In de beleidsnota "Ruimer wonen in De Baarsjes" wordt geconcludeerd dat in De Baarsjes een overmaat aan kleine, goedkope huurwoningen (kleiner dan 85 m2) bestaat en een tekort aan grote, ruime huur- en koopwoningen en goedkope koopwoningen. Gekozen wordt voor een beleid om een kwaliteitsverbetering in de woningvoorraad te bewerkstelligen. Aangegeven wordt dat woningen die direct onder de zolderetage liggen een directe verbinding kunnen krijgen met de zolder bergruimte, waarbij wordt aangegeven dat zolderverdiepingen niet bewoond mogen worden. Het bijtrekken van zolderverdiepingen is alleen toegestaan wanneer dit niet ten koste gaat van de bergruimte van deze en andere woningen of wanneer het verlies aan bergruimte gecompenseerd wordt. Het is niet toegestaan om van de zolderetage een aparte woonruimte te maken.

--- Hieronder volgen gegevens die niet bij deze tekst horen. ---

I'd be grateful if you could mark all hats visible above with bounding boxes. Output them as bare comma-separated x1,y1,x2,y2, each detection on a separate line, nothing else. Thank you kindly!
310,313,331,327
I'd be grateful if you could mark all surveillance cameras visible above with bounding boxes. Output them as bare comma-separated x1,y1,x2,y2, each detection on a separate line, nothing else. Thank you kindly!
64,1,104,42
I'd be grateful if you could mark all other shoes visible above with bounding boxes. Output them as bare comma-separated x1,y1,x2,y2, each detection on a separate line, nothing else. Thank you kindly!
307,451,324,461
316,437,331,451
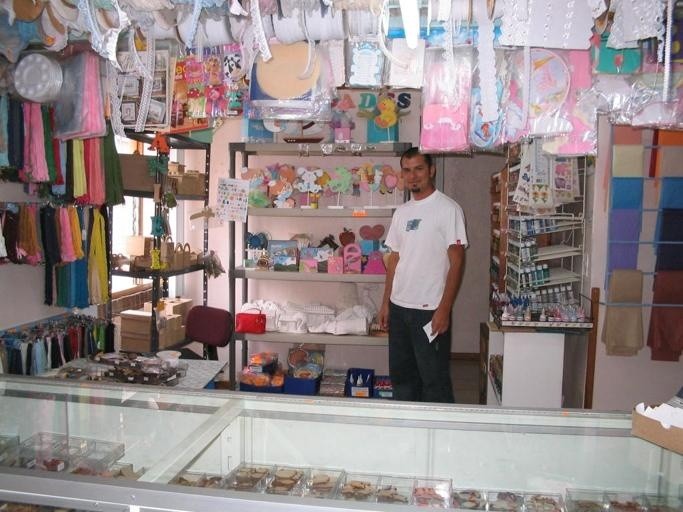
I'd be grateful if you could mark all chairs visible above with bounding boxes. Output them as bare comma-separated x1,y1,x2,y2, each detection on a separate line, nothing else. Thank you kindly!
175,306,235,362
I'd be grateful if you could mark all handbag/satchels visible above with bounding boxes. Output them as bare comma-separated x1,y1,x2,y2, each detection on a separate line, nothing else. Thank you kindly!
236,309,266,333
160,236,191,270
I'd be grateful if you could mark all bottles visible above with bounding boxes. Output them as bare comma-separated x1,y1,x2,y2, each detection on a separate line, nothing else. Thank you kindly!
505,216,576,305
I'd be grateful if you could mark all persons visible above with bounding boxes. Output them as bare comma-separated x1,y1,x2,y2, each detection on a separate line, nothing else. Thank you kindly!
374,145,470,405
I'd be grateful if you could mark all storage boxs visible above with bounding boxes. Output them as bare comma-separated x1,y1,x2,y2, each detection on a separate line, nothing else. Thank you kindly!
119,298,194,354
116,154,207,197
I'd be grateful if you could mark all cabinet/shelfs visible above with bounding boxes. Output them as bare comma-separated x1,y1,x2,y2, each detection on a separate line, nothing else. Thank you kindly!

Ook in de beleidsnota "GeWOON in De Baarsjes" wordt als belangrijk knelpunt benoemd dat in De Baarsjes een eenzijdige woningvoorraad bestaat met vooral kleine huurappartementen. Het splitsingsbeleid wordt, onder meer, ingezet om via samenvoegen grotere woningen te creëren.
In paragraaf 2.4.1 van de toelichting op het bestemmingsplan is, met verwijzing naar de beleidsnota "Ruimer wonen in De Baarsjes", aangegeven dat het beleid is gericht op het creëren van grotere woningen binnen de grenzen van de huisvestingsverordening De Baarsjes. Voorts is aangegeven dat het onttrekken van zolders, kelders en souterrains aan woningen en het creëren van zelfstandige woningen in deze onttrokken ruimten in strijd is met het beleid, aangezien op deze wijze weliswaar het aantal woningen zal toenemen, maar het gemiddelde woonoppervlak zal afnemen, terwijl in het stadsdeel reeds een overvloed aan kleine woningen bestaat. Het samenvoegen van de zolderverdieping bij de onderliggende verdieping is uitdrukkelijk wel toegestaan omdat in die gevallen een vergroting van de woning kan worden gerealiseerd, hetgeen past in het beleid.
Ter zitting heeft het dagelijks bestuur toegelicht dat het beleid voortkomt uit de wens om de differentiatie in het woningaanbod te vergroten, de bewoners binnen het stadsdeel een wooncarrière te bieden en segregatie te voorkomen.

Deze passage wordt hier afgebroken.